Fixed a bug that caused failures on some very short (defective) V gene reference sequences.
The algorithm for deciding to use a donor reference allele now checks all donor reference alleles for all V genes having the same name as the one originally assigned to a contig. For more details, visit enclone help.
A doublet test has been added. This removes some exact subclonotypes that appear to represent doublets.
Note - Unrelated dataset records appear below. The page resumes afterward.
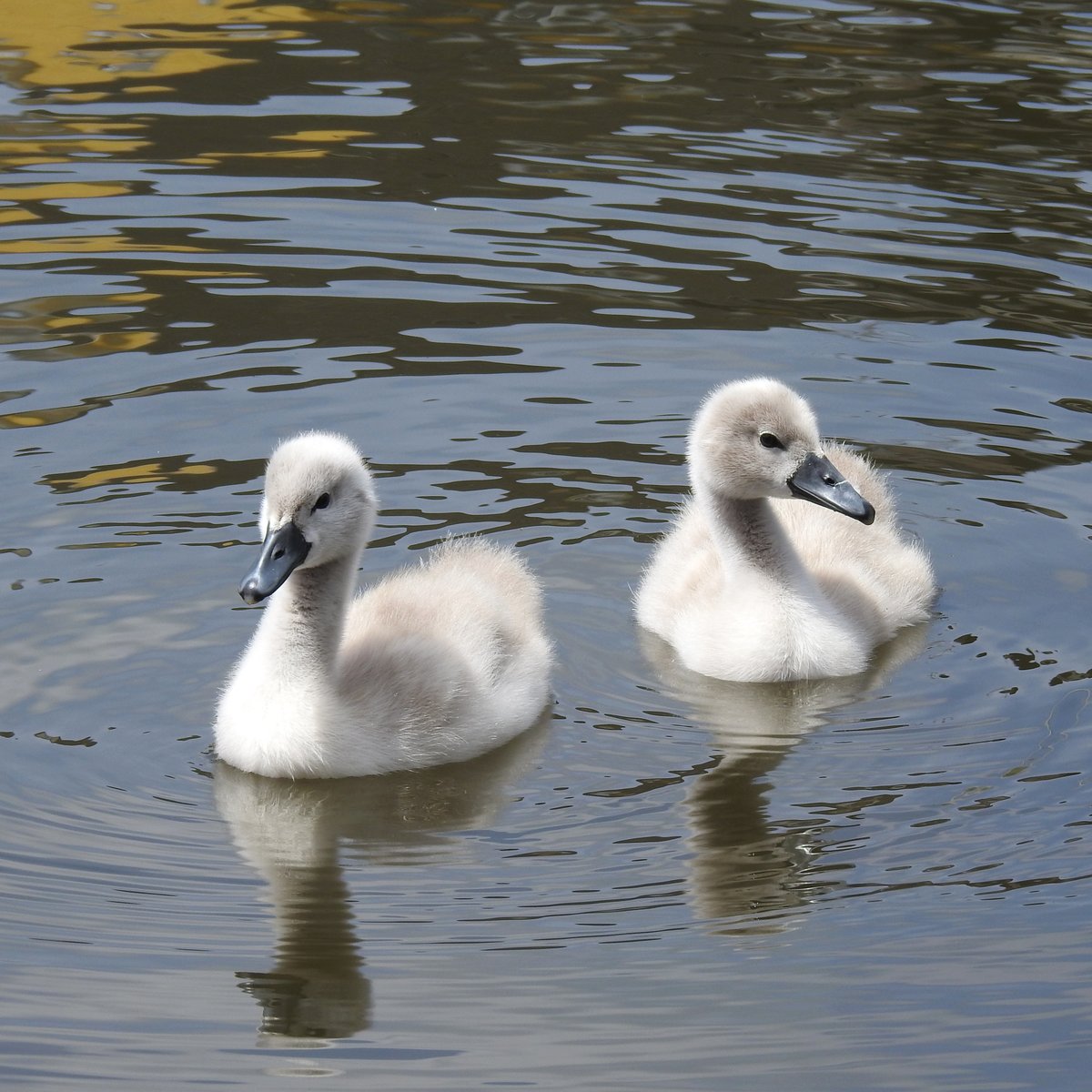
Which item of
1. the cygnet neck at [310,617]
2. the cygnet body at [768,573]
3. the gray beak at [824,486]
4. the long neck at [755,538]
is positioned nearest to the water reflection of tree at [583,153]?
the cygnet body at [768,573]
Details are documented on the Enclone pages. The typical effect is to remove some three-chain and four-chain clonotypes, with the fraction removed depending on the emperical doublet rate. In some cases, large, complex clonotypes are accurately split into multiple smaller clonotypes by this change.
There is no longer a restriction on the length of CDR3 sequences (previously maximum 27).
The immune profiling output file all_contig_annotations.csv
contains new fields fwr1
, ..., fwr4
and cdr1
, cdr2
, providing the amino acid sequences of framework and complementarity-determining regions (in addition to cdr3
, which was already present). The definitions used to define these regions are provided in the enclone features page. The corresponding nucleotide sequences are provided (e.g.fwr1_nt
). These fields are also provided in the file consensus_annotations.csv
, as are nucleotide start and end positions (e.g. fwr1_start
).
The immune profiling output file all_contig_annotations.csv
contains new field exact_subclonotype_id
providing the exact subclonotype ID to which the cell barcode was assigned. Details about exact subclonotypes can be found on the clonotype grouping page.
The --qc option has been deprecated from cellranger mkfastq.